Audio. Algérie. Fuite d'un enregistrement de Ouyahia: les graves aveux sur l'échec du pays

L'ancien Premier ministre algérien Ahmed Ouyahia.

L'ancien Premier ministre algérien Ahmed Ouyahia.. DR

Le 08/08/2019 à 12h12, mis à jour le 08/08/2019 à 12h14

Un enregistrement d'Ahmed Ouyahia, datant d'avant le 22 février dernier, a fuité dans les réseaux sociaux algériens. Celui qui était encore Premier ministre y tient des propos graves. Il y décrit un truquage permanent des élections et un pays gangrené par la corruption et l'argent sale.

C'est l'information qui défraie la chronique en Algérie. Un enregistrement vocal d’Ahmed Ouyahia, l'ex-Premier ministre, d'une durée de près d'une vingtaine de minutes a été diffusé à travers les réseaux sociaux. Il y tient de très graves propos en évoquant tous les maux de l'Algérie actuelle, les raisons de la pauvreté et de la faillite du pays.

Visiblement, l'enregistrement a été fait avant le 22 février, c'est-à-dire avant le déclenchement des manifestations populaires actuelles et avant que son auteur ne soit placé en détention, puisqu'on y entend le leader du Rassemblement national démocratique (RND) prédire la fin de la corruption systématique dans quelques années et avoir élections locales transparentes comme en France ou en Tunisie.

Il s'agirait également de propos tenus pendant une réunion entre les cadres du RND pour débattre de questions politiques diverses. Il commence par accuser ses alliés du FLN, ce qui n'est pas nouveau en soit, puisque tout en continuant à manger à la même table, il les a continuellement tenus pour responsables de certaines dérives.

"Ils (Le FLN et ses responsables) ont pris le pays et nous ont laissé le nationalisme. Je leur dis que c’est ce nationalisme qui a fait qu’il y a un pays à partager par ce groupe. Depuis trois mandats électoraux, lors des communales, des législatives et des sénatoriales, ils ramènent l’argent du FLN chez Tliba (Baha Eddine Tliba, député FLN, Ndlr) et d’autres. Certains ont été déplumés", dit-il.

Mais, selon lui, ce système de corruption ne pouvait plus durer compte tenu de la pression que les autres formations politiques exercent sur le gouvernement pour la mise en place d'une Commission électorale nationale indépendante.

"Je vais faire un peu de prospective politique. Inévitablement, cela ne durera pas. Dans quelques années, nous irons inévitablement vers des élections plus transparentes. Tous les partis demandent une instance indépendante pour l’organisation des élections. Dans moins de dix ans, nous aurons des élections comme celles qui se font en France et en Tunisie".

Au-delà de la sphère politique, Ouyahia reconnaît que l'Algérie tout entière a "coulé culturellement et socialement". Selon lui, "l’illicite et l’argent ont envahi toute la société".

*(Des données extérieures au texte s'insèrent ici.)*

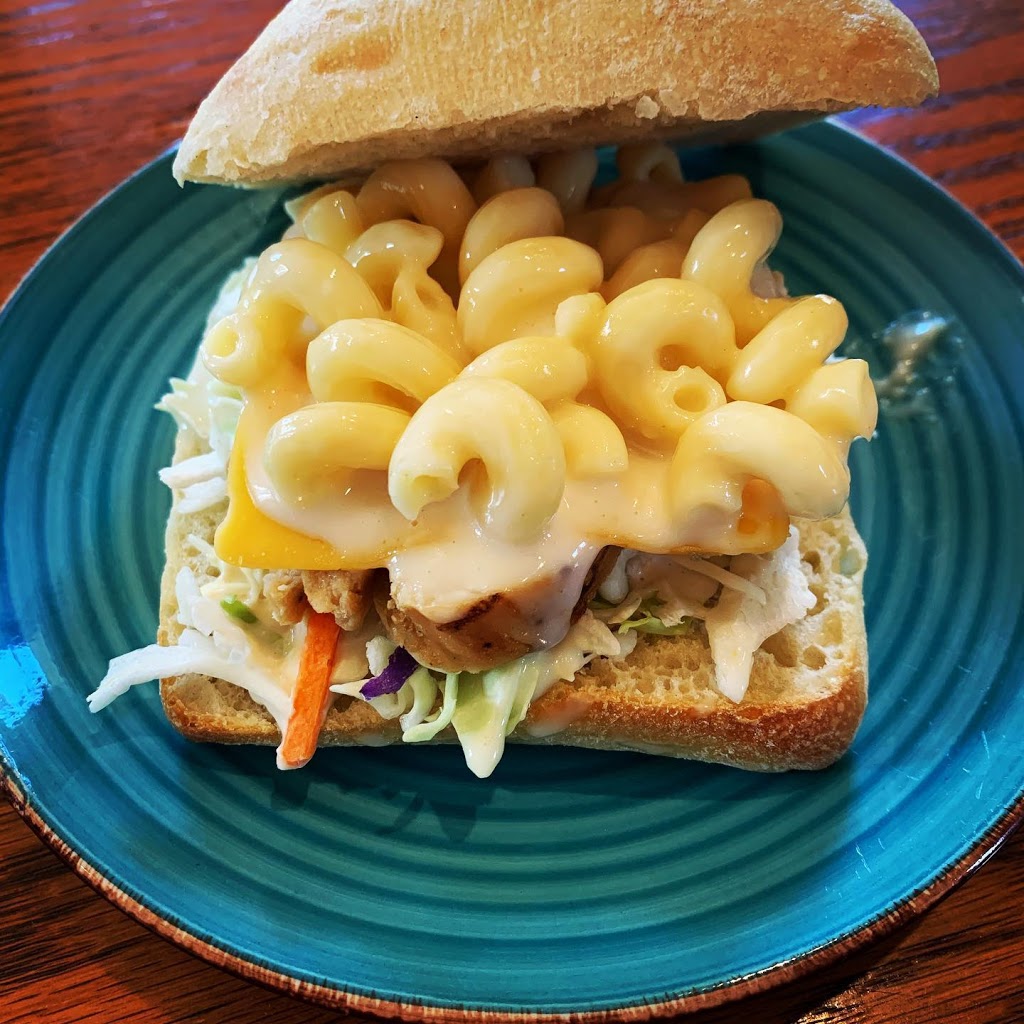 Auburn Leaf & Bean | cafe | 1425 Lincoln Way, Auburn, CA 95603, USA | 5305372931 OR +1 530-537-2931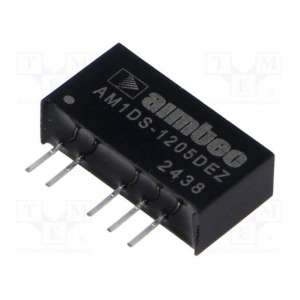 AM1DS-1205DEZ AIMTEC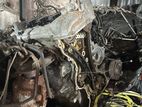 Mazda Demio Engine for parts
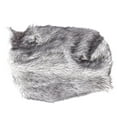 thumbnail image 1 of Faux Panier de Couverture Stuffer Photo Prop Toile de Fond pour Gris Clair, 1 of 8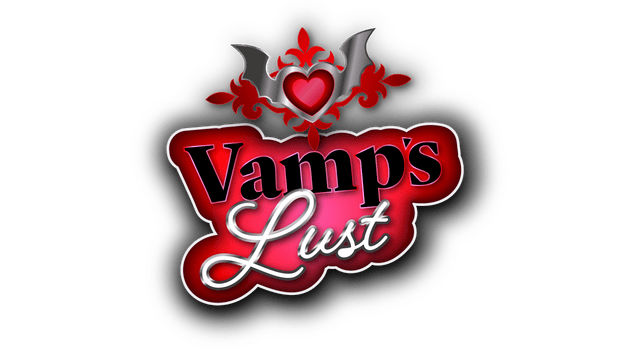 Логотип Vamps Lust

Il enchaine sur une série d'interrogations qui sonnent comme un autre aveu. "Pourquoi l’Algérie est un pays pauvre? Qui paye ses impôts, son loyer?". Et d'ajouter: "Même le ministre du Travail a dit aux jeunes de l’ANSEJ (Agence nationale de soutien à l'emploi des jeunes, Ndlr) qui n’ont pas remboursé (leurs crédits) qu’ils ne seront pas poursuivis".

Pire encore, en Algérie, selon Ahmed Ouyahia, tout s'achète désormais, y compris "la réussite à l'école primaire qui passe par les cours privés". "Même la sphère de l’investissement a perdu toute moralité", déplore-t-il

Mais, cet enregistrement, sorti à un moment critique de l'avenir politique du pays, est complètement à charge contre le FLN, allié historique du RND qu'il tient pour entièrement responsable du désastre algérien.

Selon lui, si les chars sont sortis en 1965, c'est parce que dès le début, le FLN n'a pas fonctionné comme "un vrai parti". "Dès l’indépendance, ils étaient atteints par la maladie du zaîmisme et du totalitarisme. En 1979, ils en ont fait un parti-Etat".

"Sans la chute des prix du pétrole (en 1986) on serait toujours sous la domination du parti unique et Chadli serait toujours président si Dieu lui avait prêté longue vie", constate-t-il.

Concernant la situation économique, Ahmed Ouyahia estime que l'Algérie est littéralement "en faillite", et qu'elle "vit grâce aux réserves effectuées par le président Bouteflika", lesquelles s’épuiseront "dans trois ou quatre ans".

Hier, mercredi 7 août, Azzedine Mihoubi, secrétaire général du RND, a confirmé l’authenticité de l’enregistrement vocal de son prédécesseur. Il estime même qu'il n'y a rien de nouveau, puisque Ouyahia a déjà tenu de tels propos à plusieurs reprises.